### Work to complete
• A. According to the excerpt on UK pension reforms, how large is the UK's pensions war chest?
• B. In the excerpt on UK pension reforms, condense the paragraph beginning "As these proposals are developed" into a short bulleted list that keeps its main points.
• C. In the excerpt on UK pension reforms, update the stretch from "As these proposals" through "to be problematic." by replacing "savers" with "members".

### Excerpted passage
..............................

The chancellor is clearly desperate to boost long-term growth in the UK but has no appetite to do so through increased government borrowing. Given that context, it is understandable Jeremy Hunt has his eyes firmly set on directing a chunk of the UK’s £2.5 trillion pensions war chest into the UK economy.

As these proposals are developed, it is vital the interests of savers are paramount in the thinking of the Treasury, regulators and the wider financial services industry. Defined contribution (DC) and defined benefit (DB) pensions are very different beasts and need to be treated as such, so it is positive the government hasn’t gone down the road of forcing pension schemes to allocate their funds in a certain way. It is also sensible to keep these reforms away from the retail investment world, where illiquid investments are more likely to be problematic.

Tom Selby, head of retirement policy at AJ Bell, said:“The ‘Mansion House Compact’ aim of getting at least 5% of workplace pension default funds invested in unlisted equities by 2030 might be seen as a potential boon for the UK economy, but any such investment needs to be done in the best interests of members. The Neil Woodford scandal exposed some of the challenges big investments in illiquid assets can have and investors will not thank the government if this policy hits the value of their retirements pots.

“It is, of course, possible that an investment approach that embraces a bit more risk over the long-term will ultimately boost member returns – but there are absolutely no guarantees. As such, the chancellor’s claim that this new approach will boost the average pension pot by 12%, or £1,000 a year, when they reach retirement should be treated with a huge handful of salt.”

..............................

### Data provided

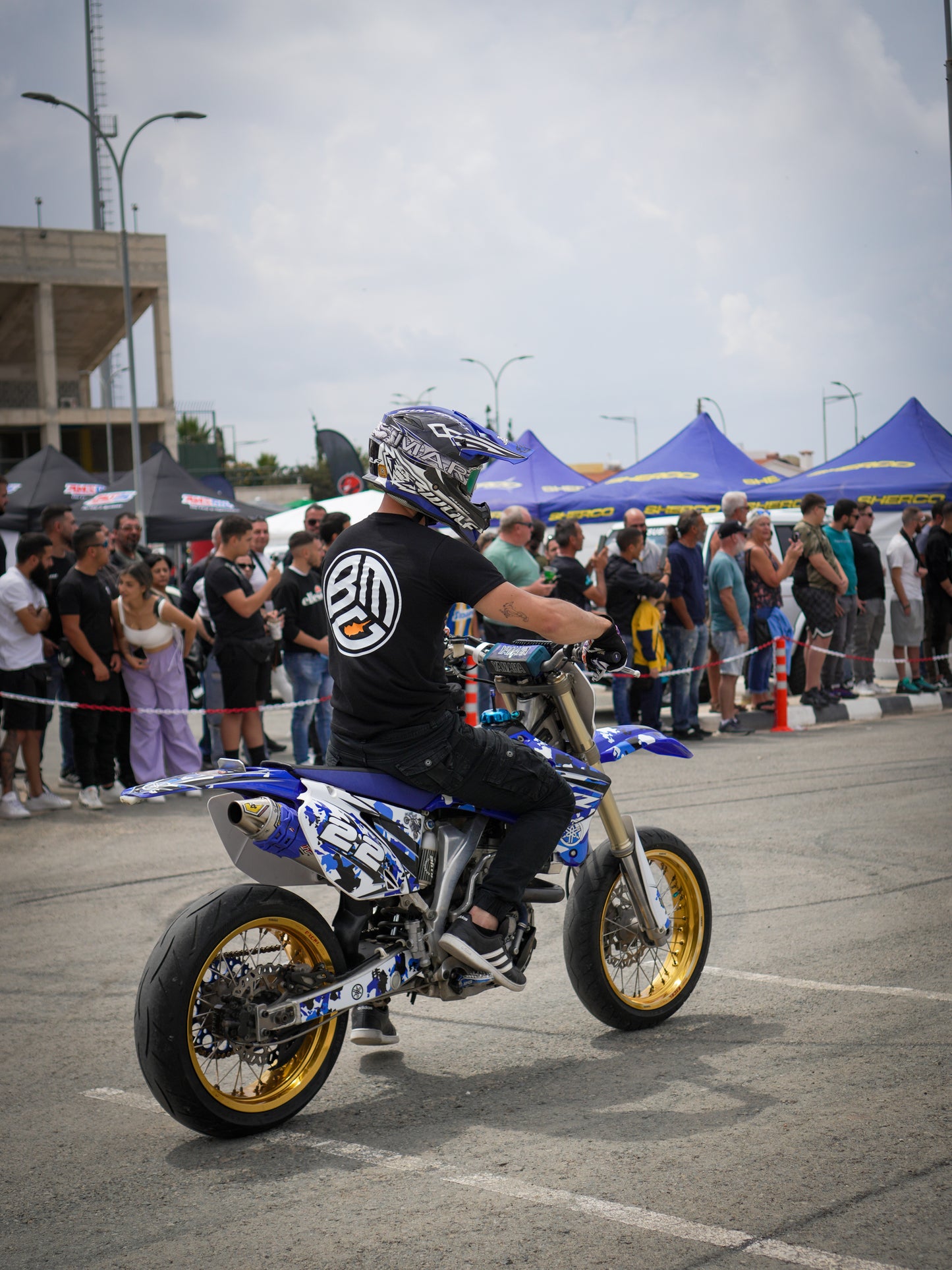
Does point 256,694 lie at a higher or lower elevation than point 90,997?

..............................

### Per-task answers
• A. £2.5 trillion

• B.
- Savers' interests must come first for the Treasury, regulators and the financial services industry as the proposals are developed.
- DC and DB pensions are very different and should be treated differently.
- It is positive that the government is not forcing pension schemes to allocate funds in a certain way.
- Keeping the reforms away from retail investment is sensible, since illiquid investments are more likely to be problematic there.

• C.
As these proposals are developed, it is vital the interests of members are paramount in the thinking of the Treasury, regulators and the wider financial services industry. Defined contribution (DC) and defined benefit (DB) pensions are very different beasts and need to be treated as such, so it is positive the government hasn’t gone down the road of forcing pension schemes to allocate their funds in a certain way. It is also sensible to keep these reforms away from the retail investment world, where illiquid investments are more likely to be problematic.